Given fraction is $\dfrac{3-2\sqrt2}{3+2\sqrt2}$. These types of questions can be easily solved, if we rationalise their denominator.

Here,

$\implies \dfrac{3 - 2 \sqrt{2} }{3 + 2 \sqrt{2} }$

By Rationalisation ( multiply and dividing the fraction by the original denominator with opposite sign so that they satisfy the formula ( a - b )( a + b ) = a^2 - b^2.

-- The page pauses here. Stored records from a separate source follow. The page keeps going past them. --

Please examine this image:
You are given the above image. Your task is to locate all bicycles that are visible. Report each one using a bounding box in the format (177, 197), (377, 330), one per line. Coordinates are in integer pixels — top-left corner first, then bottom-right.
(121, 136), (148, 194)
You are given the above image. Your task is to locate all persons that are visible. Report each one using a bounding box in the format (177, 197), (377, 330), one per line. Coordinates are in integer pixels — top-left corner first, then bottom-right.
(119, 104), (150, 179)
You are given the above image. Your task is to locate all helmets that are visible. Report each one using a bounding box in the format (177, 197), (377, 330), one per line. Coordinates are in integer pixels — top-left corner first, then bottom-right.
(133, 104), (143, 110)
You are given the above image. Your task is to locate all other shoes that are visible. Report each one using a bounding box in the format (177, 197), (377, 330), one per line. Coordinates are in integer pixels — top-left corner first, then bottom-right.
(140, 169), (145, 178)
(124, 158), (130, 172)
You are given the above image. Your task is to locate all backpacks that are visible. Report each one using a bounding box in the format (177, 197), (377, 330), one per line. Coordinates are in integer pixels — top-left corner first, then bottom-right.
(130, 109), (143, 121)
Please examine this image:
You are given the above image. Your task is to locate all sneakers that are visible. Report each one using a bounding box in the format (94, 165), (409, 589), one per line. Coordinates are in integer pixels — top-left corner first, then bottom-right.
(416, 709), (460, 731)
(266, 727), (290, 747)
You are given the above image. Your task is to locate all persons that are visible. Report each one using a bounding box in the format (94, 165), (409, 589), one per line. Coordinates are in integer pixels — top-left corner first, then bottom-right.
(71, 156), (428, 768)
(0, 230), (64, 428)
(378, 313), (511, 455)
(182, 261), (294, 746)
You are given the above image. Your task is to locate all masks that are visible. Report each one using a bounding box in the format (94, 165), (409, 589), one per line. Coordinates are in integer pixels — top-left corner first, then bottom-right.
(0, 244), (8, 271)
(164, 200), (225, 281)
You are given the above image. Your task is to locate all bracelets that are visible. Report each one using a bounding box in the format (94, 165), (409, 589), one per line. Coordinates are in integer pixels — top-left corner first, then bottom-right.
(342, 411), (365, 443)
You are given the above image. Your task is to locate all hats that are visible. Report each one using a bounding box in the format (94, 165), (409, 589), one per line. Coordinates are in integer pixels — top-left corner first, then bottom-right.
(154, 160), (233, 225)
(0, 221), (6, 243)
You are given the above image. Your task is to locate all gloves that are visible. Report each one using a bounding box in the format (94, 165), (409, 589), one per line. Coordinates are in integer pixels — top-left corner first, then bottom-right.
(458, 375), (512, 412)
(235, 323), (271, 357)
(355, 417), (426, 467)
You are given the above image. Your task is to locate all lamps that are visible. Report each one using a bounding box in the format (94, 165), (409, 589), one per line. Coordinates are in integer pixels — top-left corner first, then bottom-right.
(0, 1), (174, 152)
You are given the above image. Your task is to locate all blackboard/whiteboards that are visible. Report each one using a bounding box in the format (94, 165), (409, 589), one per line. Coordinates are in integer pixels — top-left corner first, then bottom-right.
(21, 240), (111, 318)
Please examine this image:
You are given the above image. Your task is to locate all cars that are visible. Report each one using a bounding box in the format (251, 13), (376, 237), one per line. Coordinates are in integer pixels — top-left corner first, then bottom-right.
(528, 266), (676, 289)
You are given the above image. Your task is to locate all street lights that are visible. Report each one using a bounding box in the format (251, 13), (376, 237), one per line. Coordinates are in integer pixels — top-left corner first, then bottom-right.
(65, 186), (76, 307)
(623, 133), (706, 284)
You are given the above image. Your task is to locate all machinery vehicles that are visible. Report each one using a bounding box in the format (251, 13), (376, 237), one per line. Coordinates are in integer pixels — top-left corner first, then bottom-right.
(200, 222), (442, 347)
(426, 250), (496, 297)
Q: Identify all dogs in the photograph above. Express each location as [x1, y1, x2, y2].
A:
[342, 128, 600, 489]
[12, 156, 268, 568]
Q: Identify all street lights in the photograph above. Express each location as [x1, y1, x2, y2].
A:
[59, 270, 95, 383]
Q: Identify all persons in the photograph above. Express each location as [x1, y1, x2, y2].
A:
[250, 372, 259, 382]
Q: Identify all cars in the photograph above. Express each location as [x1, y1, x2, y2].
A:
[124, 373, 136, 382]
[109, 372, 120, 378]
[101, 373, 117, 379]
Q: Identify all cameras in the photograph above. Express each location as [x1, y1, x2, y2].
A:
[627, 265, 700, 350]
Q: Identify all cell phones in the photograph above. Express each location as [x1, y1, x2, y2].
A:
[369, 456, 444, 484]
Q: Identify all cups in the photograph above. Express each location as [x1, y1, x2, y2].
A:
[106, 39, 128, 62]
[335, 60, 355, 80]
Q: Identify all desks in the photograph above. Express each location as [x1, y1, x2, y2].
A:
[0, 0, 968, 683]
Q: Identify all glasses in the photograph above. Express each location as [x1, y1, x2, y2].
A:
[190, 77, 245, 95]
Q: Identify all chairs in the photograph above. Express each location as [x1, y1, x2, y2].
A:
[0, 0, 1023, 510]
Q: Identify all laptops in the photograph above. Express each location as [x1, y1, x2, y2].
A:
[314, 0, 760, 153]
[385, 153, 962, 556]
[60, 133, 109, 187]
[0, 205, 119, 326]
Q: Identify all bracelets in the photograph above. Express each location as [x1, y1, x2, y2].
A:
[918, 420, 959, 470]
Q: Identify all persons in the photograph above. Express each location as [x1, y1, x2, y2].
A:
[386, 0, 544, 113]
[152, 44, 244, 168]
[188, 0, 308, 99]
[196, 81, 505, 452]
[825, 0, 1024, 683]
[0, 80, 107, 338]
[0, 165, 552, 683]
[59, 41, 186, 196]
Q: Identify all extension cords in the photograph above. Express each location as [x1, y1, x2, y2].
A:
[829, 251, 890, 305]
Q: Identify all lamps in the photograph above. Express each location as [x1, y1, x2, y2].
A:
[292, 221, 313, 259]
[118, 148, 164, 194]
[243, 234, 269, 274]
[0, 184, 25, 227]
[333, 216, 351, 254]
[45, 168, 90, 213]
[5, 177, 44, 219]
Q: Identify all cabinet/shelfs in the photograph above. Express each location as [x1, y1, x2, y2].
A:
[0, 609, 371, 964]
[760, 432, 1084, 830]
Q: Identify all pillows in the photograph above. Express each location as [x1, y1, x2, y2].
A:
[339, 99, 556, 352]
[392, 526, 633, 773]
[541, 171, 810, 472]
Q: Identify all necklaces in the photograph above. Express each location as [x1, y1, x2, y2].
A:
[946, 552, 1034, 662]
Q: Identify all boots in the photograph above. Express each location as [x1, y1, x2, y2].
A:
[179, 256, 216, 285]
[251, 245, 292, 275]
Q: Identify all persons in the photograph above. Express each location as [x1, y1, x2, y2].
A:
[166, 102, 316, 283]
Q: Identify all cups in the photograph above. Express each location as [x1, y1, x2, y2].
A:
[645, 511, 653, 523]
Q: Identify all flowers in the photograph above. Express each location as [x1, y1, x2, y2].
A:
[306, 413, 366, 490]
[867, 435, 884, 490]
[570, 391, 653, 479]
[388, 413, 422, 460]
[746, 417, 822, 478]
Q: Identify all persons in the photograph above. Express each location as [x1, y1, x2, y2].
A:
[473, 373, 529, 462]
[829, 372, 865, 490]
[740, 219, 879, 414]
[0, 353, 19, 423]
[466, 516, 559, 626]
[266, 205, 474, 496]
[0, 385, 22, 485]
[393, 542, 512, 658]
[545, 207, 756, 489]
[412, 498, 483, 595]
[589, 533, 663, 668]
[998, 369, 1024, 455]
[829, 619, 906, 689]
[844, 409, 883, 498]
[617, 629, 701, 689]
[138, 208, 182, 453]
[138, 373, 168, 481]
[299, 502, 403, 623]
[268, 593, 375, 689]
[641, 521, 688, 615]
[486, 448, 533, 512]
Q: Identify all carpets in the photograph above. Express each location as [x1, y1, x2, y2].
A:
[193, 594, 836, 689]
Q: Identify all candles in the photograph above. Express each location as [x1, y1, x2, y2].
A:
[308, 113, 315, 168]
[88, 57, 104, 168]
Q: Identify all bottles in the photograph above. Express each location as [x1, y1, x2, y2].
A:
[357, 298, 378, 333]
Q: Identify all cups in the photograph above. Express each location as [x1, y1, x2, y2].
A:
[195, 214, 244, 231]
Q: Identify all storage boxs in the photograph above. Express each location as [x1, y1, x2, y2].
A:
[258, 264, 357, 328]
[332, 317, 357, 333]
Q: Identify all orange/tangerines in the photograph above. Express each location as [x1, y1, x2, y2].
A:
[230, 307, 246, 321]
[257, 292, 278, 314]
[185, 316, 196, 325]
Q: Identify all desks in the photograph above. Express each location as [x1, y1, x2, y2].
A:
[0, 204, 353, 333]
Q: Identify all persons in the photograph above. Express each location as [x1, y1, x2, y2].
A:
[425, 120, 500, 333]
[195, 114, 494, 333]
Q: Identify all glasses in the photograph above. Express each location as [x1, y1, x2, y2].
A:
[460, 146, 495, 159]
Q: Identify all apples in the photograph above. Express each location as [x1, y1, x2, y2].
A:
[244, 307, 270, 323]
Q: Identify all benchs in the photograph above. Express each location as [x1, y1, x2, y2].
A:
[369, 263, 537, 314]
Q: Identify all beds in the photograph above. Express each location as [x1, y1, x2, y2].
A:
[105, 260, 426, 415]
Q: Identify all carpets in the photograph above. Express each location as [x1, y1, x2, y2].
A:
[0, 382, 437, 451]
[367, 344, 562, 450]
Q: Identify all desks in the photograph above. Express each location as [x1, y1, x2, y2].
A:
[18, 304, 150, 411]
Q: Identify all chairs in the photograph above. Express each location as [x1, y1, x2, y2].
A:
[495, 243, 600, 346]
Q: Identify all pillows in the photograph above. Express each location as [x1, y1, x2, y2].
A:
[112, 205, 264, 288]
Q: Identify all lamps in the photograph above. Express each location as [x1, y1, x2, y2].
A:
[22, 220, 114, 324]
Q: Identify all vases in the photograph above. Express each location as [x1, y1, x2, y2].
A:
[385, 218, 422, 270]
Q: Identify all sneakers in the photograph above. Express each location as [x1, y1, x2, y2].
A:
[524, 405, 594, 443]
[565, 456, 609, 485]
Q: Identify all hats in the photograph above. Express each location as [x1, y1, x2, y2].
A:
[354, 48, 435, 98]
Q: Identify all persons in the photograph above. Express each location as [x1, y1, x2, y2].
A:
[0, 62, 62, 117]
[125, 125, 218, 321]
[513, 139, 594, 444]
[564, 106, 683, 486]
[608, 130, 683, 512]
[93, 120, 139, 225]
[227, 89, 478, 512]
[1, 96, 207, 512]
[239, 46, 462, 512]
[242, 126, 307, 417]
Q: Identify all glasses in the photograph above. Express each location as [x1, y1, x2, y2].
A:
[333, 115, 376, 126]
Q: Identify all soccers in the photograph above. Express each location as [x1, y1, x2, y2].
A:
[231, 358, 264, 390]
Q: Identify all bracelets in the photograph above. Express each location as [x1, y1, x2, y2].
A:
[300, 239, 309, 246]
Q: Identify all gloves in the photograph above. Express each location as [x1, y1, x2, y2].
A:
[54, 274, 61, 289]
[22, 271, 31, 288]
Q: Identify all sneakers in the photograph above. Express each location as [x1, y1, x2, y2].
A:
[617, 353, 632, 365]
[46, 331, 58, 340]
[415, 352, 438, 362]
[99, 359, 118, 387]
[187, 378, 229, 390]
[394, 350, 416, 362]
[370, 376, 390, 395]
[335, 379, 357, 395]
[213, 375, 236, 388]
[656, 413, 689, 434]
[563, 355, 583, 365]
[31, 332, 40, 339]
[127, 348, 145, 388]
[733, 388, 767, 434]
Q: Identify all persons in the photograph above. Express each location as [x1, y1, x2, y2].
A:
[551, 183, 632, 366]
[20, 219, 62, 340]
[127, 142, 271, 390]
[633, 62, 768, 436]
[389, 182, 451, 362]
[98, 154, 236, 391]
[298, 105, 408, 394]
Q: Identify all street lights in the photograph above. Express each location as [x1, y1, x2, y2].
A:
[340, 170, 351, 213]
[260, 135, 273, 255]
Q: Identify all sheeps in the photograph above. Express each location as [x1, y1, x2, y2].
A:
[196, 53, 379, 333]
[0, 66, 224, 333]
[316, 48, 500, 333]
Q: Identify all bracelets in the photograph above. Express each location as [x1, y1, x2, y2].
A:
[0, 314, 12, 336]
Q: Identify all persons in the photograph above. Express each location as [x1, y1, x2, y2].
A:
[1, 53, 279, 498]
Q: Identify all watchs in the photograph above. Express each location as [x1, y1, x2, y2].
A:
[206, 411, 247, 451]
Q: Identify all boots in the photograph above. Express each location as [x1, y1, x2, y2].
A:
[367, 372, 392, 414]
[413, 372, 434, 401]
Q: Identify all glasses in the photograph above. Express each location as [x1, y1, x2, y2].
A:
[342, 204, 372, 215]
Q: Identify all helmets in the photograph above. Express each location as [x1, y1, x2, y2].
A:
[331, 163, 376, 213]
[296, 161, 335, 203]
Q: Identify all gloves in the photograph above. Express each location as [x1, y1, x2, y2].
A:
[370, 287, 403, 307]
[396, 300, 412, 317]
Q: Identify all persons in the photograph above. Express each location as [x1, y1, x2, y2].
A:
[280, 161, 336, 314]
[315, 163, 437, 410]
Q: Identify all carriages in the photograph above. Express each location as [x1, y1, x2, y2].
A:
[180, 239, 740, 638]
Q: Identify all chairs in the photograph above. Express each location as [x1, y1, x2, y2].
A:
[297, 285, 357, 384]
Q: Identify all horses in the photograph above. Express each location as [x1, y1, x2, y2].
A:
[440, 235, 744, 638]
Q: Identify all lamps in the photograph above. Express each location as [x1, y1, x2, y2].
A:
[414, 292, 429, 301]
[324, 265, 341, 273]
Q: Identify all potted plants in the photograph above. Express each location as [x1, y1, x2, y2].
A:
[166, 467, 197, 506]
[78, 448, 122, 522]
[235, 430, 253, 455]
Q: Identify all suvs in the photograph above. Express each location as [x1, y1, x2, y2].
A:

$\implies \dfrac{3 - 2 \sqrt{2} }{3 + 2 \sqrt{2} } \times \dfrac{3 - 2 \sqrt{2} }{3 - 2 \sqrt{2} } \\ \\ \implies \dfrac{(3 - 2 \sqrt{2})(3 - 2 \sqrt{2} )}{(3 + 2 \sqrt{2})(3 - 2 \sqrt{2} )}$

From the properties of expansion : -

• ( a + b )( a + b ) = ( a + b )^2 = a^2 + b^2 + 2ab
• ( a + b )( a - b ) = a^2 - b^2

Thus,

$\implies \dfrac{(3{}^{} - 2 \sqrt{2}) {}^{2} }{(3) {}^{2} - (2 \sqrt{2} ) {}^{2} } \\ \\ \implies \dfrac{9 + 8 - 12 \sqrt{2} }{9 - 8} \\ \\ \implies \dfrac{17 - 12 \sqrt{2} }{1}$

Hence the required value of ( 3 - 2√2 ) / ( 3 + 2√2 ) is 17 - 12√2.